Football Budget
- Editor: WA Football Commission
- Former editors: Tracey Lewis (2010-2019), Brad Elborough (2008-2009), Stuart McLea (2005–2007), Tracey Searle (2000–2004) Glenn Quartermain (1998–99), Alan East (1974–1997), Alan Duke Ferguson (1951–1972), Claude Vivian Woodbridge Morris (1942–1948)
- Staff writers: Sean Cowan
- Categories: Sports
- Frequency: Weekly during season
- Publisher: WA Football Commission
- Founder: McMahons
- First issue: 1921
- Country: Australia
- Based in: Perth, Western Australia
- Language: English

= Football Budget (Western Australia) =

The Football Budget is the match-day program of the West Australian Football League (WAFL). The magazine is currently distributed free with all purchased match-day tickets, but is also available for sale for $3.

==Format==
The Budget covers news relating to Western Australian football generally, but is focused on the WAFL with names and numbers of participating players listed for all WAFL and Western Australian Australian Football League matches.

==History==
The Football Budget was first produced as McMahons WA Footballer in 1921, soon becoming known just as the WA Footballer. The magazine was rebranded in 1936 as the Football Budget after the South Australian equivalent of the same name. In 1997, it was again rebranded, this time as Real Footy, to fit with the competition's change of name from the WAFL to Westar Rules. 1999 saw the program's name change to Football WA for a season, before another change to Football 2000 the following season. The competition name reverted to the West Australian Football League in 2001, prompting the program to also revert to its old name, the Football Budget.

The publication was started by South Australian company McMahon's Agency, which was a printing and newsagency business. Frederick Crease was sent to Perth to manage its day-to-day affairs, while Ernest Grow was hired to sell advertising. The program cost threepence in that first year, which was soured by the fraud perpetrated on the company by Grow. He was convicted of fraud for claiming to have sold advertising space to non-existent companies, for which he was paid a commission.

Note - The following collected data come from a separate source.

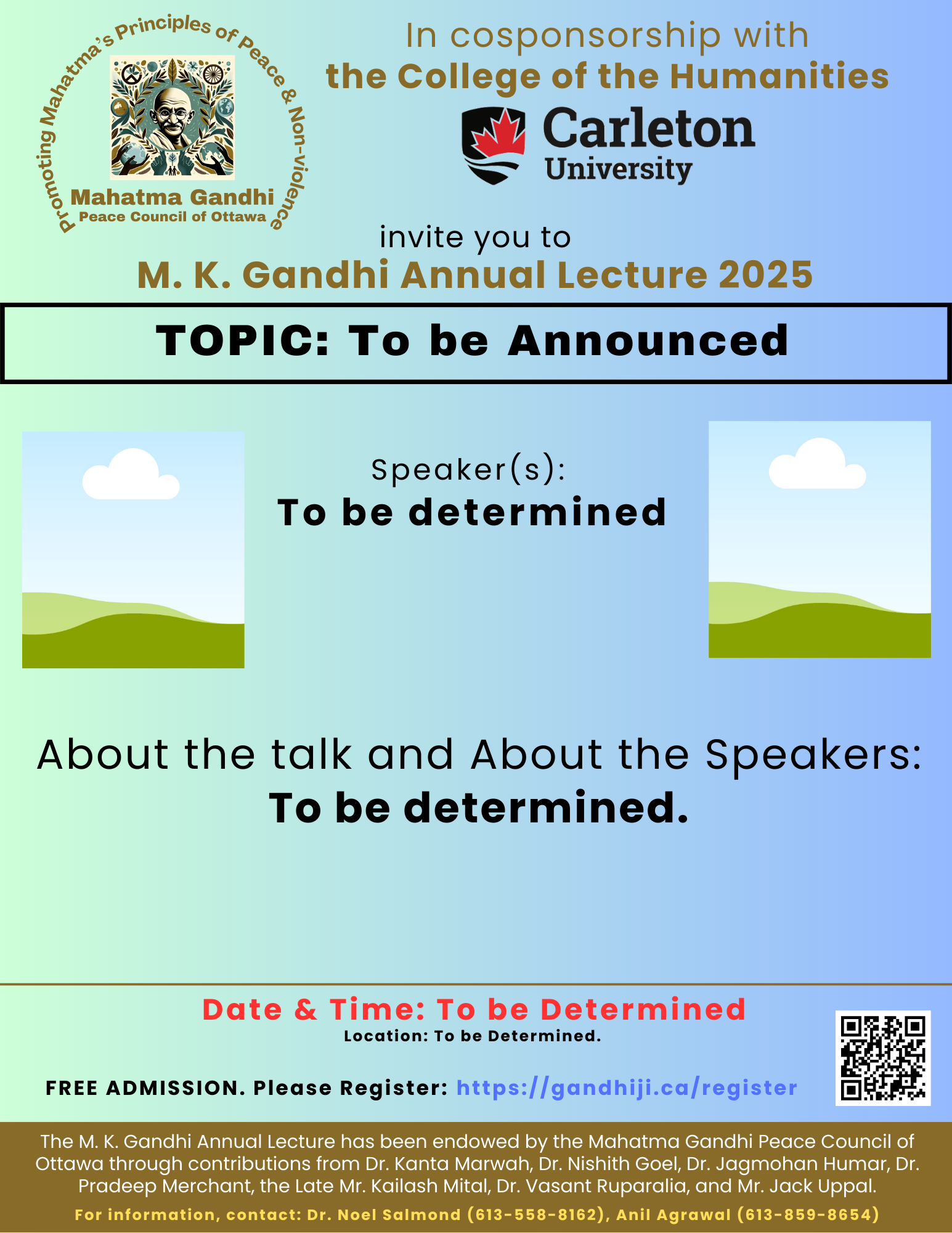 Promoting Mahatma's Principles of Peace & Non-violence

Mahatma Gandhi
Peace Council of Ottawa

In cosponsorship with
the College of the Humanities

Carleton
University

invite you to
M. K. Gandhi Annual Lecture 2025

TOPIC: To be Announced

Speaker(s):
To be determined

About the talk and About the Speakers:
To be determined.

Date & Time: To be Determined
Location: To be Determined.

FREE ADMISSION. Please Register: https://gandhiji.ca/register

The M. K. Gandhi Annual Lecture has been endowed by the Mahatma Gandhi Peace Council of Ottawa through contributions from Dr. Kanta Marwah, Dr. Nishith Goel, Dr. Jagmohan Humar, Dr. Pradeep Merchant, the Late Mr. Kailash Mital, Dr. Vasant Ruparalia, and Mr. Jack Uppal.

For information, contact: Dr. Noel Salmond (613-558-8162), Anil Agrawal (613-859-8654)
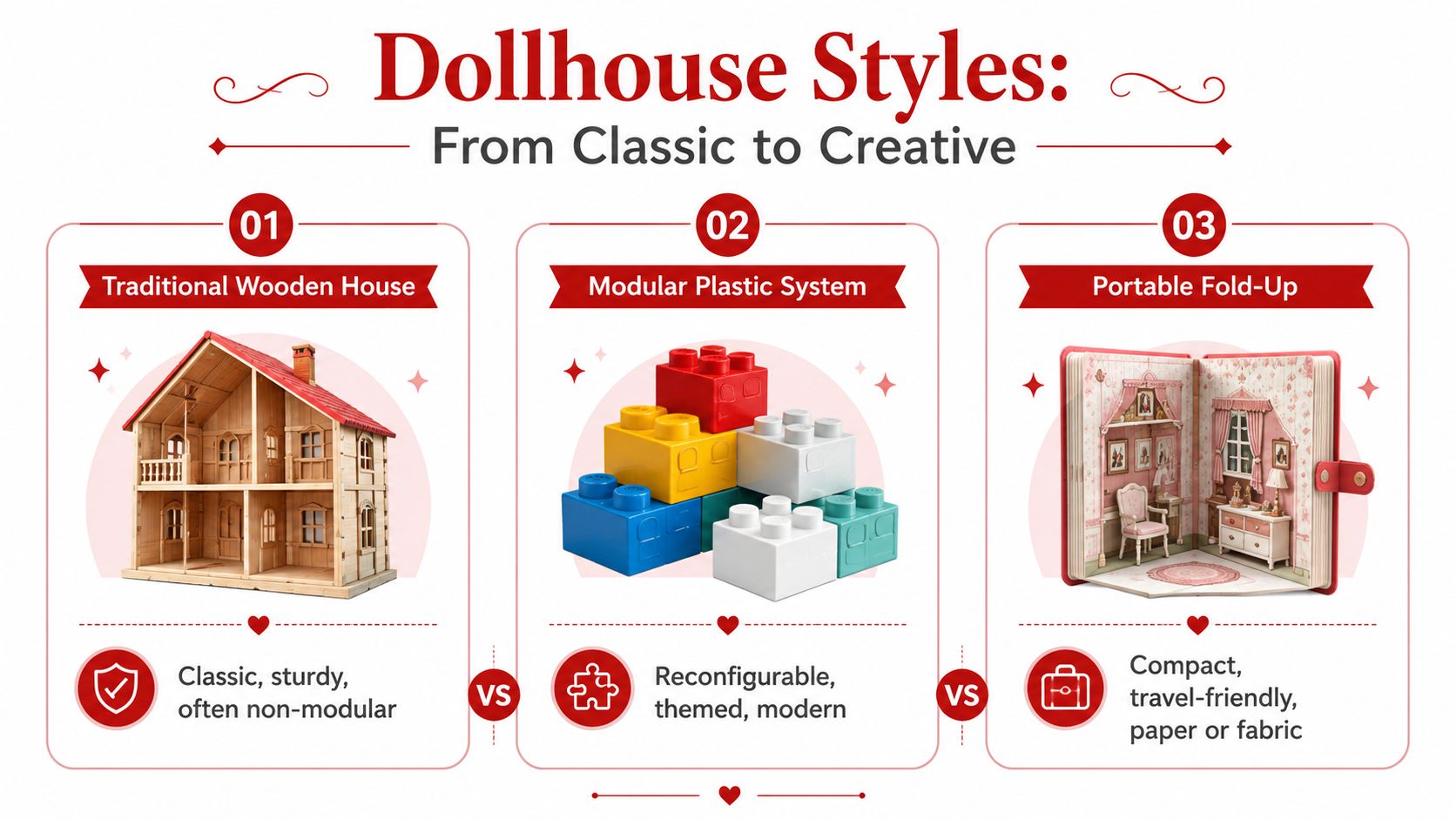 Dollhouse Styles:
From Classic to Creative

01
Traditional Wooden House
Classic, sturdy, often non-modular

VS

02
Modular Plastic System
Reconfigurable, themed, modern

VS

03
Portable Fold-Up
Compact, travel-friendly, paper or fabric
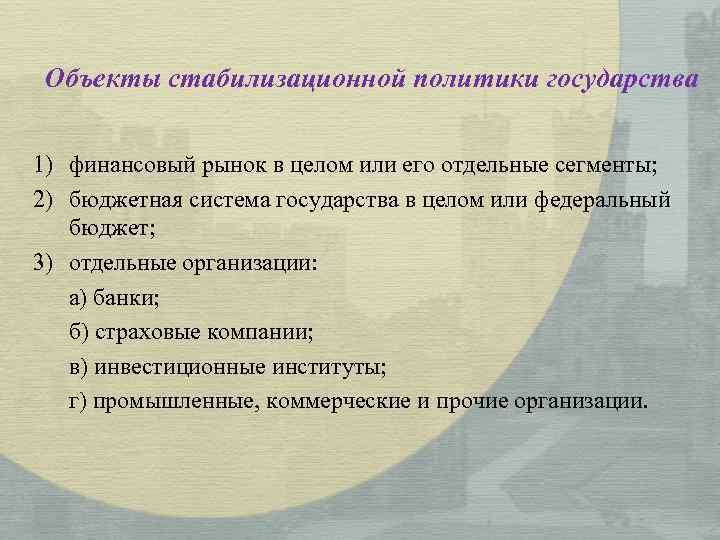 Объекты стабилизационной политики государства

1) финансовый рынок в целом или его отдельные сегменты;

2) бюджетная система государства в целом или федеральный бюджет;

3) отдельные организации:

а) банки;

б) страховые компании;

в) инвестиционные институты;

г) промышленные, коммерческие и прочие организации.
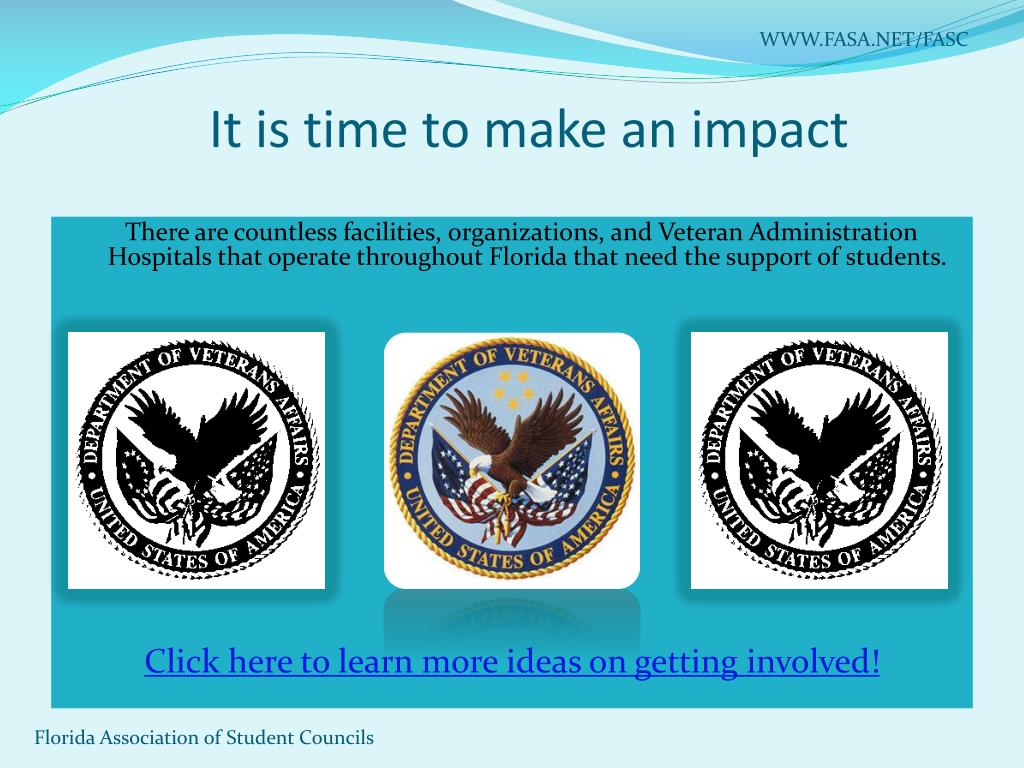 WWW.FASA.NET/FASC

It is time to make an impact

There are countless facilities, organizations, and Veteran Administration Hospitals that operate throughout Florida that need the support of students.

DEPARTMENT OF VETERANS AFFAIRS UNITED STATES OF AMERICA

DEPARTMENT OF VETERANS AFFAIRS UNITED STATES OF AMERICA

DEPARTMENT OF VETERANS AFFAIRS UNITED STATES OF AMERICA

Click here to learn more ideas on getting involved!

Florida Association of Student Councils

In 1993, the format of the publication was changed to make it an A4 magazine. Publisher Wright Media was given the rights to publish the Football Budget in 1998, increasing the size of the publication again mid-way through the 2006 season to one more reminiscent of foolscap. Media Tonic eventually bought out Wright Media before the 2008 season and continued publishing the program until the end of the 2019 season.

Media Tonic handed control of the Football Budget back to the WA Football Commission. The WAFC continued to publish the Football Budget during the COVID-interrupted 2020 season, including the long-running 'WAFL Collectables' column by journalist and collector Sean Cowan, but reduced the size of the publication back to A5.